Zaubern kann jedoch auch Drive Select nicht, vor allem nicht bei einer Fahrzeugmasse von gemessenen 1.955 Kilogramm. Und so sorgt der Zweiliter-Diesel mit 140 kW/190 PS zwar für souveräne, aber nicht für sportliche Fahrleistungen – wobei man vielleicht auch einfach schon zu verwöhnt ist. Beim Anfahren fühlt der Fahrer die Masse jedenfalls wirken, was auch am leicht verzögerten Ansprechen des Doppelkupplungsgetriebes liegt.

Wie gut der Diesel allerdings mit dem schweren SUV harmoniert, zeigt sich am Verbrauch: Bei schneller Autobahnfahrt gibt sich der Allradler mit rund acht Litern auf 100 Kilometern zufrieden, bei ruhiger Fahrweise sind sechs Liter möglich. Um die Abgasreinigung kümmert sich ein SCR-Katalysator.

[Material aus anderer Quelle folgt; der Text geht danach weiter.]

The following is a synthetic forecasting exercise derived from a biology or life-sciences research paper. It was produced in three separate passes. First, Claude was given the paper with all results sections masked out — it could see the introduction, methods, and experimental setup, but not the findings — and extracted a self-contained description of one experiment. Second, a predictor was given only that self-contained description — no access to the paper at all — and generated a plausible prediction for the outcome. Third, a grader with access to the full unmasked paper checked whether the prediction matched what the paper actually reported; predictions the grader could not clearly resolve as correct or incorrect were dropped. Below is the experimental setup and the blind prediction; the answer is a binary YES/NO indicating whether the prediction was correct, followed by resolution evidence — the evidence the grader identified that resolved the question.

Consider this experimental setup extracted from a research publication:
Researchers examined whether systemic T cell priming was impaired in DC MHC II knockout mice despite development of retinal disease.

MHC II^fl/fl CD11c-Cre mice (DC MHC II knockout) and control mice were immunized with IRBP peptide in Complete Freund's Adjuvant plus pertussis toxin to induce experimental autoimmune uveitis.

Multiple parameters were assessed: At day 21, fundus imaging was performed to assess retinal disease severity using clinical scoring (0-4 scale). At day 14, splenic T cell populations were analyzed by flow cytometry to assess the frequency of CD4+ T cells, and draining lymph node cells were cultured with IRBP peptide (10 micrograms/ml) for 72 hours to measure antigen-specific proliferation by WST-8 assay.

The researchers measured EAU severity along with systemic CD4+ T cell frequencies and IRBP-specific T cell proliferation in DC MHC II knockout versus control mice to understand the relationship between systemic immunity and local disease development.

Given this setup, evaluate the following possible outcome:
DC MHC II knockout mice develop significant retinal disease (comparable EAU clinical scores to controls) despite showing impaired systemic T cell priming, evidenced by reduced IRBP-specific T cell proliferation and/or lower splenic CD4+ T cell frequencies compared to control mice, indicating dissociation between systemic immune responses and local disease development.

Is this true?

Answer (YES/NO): NO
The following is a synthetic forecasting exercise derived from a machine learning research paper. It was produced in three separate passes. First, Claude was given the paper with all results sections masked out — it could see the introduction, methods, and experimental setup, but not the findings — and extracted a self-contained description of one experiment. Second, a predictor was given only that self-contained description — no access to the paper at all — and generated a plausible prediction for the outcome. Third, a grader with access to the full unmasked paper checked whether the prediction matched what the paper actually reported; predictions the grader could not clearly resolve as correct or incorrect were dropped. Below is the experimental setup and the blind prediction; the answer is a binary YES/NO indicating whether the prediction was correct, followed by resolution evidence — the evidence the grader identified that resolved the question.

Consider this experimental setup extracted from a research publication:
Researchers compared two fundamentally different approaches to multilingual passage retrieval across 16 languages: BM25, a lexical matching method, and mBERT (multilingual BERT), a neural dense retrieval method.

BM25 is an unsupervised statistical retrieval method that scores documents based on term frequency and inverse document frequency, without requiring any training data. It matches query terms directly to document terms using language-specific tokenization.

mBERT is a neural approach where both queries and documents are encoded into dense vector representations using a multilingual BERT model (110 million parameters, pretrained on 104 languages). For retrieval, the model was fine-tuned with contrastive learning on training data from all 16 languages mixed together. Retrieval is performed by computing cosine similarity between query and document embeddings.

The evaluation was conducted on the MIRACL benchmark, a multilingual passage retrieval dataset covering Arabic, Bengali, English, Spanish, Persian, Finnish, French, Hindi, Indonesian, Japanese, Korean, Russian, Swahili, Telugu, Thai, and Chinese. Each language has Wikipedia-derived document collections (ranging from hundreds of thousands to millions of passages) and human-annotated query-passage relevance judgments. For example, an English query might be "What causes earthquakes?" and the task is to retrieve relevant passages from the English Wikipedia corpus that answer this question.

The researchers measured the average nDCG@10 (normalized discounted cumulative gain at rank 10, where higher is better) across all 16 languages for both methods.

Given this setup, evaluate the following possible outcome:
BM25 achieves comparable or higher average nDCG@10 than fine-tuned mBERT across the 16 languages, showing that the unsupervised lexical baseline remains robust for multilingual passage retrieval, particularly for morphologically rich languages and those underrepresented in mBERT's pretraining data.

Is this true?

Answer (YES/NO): YES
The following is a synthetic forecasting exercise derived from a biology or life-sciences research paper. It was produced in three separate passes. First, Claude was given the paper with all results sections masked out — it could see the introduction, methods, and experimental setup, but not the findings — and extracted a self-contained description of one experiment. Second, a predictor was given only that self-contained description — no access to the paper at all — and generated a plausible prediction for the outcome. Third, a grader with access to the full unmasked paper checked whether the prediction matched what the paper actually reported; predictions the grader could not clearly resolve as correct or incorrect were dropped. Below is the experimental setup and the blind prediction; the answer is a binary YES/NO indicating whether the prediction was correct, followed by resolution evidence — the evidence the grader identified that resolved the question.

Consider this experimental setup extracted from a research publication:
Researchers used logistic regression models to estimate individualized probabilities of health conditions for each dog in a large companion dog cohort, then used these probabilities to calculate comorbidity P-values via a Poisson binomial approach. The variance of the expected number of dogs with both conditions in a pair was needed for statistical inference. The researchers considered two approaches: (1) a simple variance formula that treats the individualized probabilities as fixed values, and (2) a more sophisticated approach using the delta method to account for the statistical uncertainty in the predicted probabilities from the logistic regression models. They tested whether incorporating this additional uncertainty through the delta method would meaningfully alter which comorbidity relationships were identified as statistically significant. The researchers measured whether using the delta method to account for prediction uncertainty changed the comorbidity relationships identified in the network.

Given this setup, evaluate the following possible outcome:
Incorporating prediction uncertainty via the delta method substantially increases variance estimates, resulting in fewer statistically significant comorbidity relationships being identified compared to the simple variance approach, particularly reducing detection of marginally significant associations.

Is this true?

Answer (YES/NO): NO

Verkehrszeichen nicht immer richtig erkannt

In Sachen Infotainment und Fahrerassistenz hat der Q5 beim Modellwechsel den größten Sprung gemacht, und selbstverständlich war der Testwagen mit allem ausgestattet, was die Aufpreisliste hergab: automatischer Notbremsassistent, adaptiver Tempomat, Stau-, Spurhalte- und Ausweichassistent und viele andere Systeme.

Allerdings funktionierte die Verkehrszeichenerkennung nicht zuverlässig, was den adaptiven Tempomaten manchmal die falsche Geschwindigkeit wählen lässt. Und 60 statt 80 km/h in Autobahnbaustellen mögen Trucker überhaupt nicht.

Trotzdem: Viel zu kritisieren gibt es nicht am Audi Q5. Eine fast schon klinisch reine Perfektion seiner Produkte ist ja das Markenzeichen des Ingolstädter Herstellers, und genau so wollen es die Kunden. Die sind offensichtlich auch bereit, die schmerzhafte Aufpreispolitik hinzunehmen. Der Listenpreis des 2.0 TDI Quattro mit 140 kW und DKG liegt bei 48.350 Euro. Der Testwagen kam schlussendlich auf über 70.000 Euro, wobei es schon kleinlich wirkt, dass der Regensensor 125 Euro kostet oder die Sitze trotz Aufpreis für Sportsitz (330 Euro), variable Kopfstützen (125 Euro) und Lendenwirbelstütze (265 Euro) immer noch nicht elektrisch verstellbar sind.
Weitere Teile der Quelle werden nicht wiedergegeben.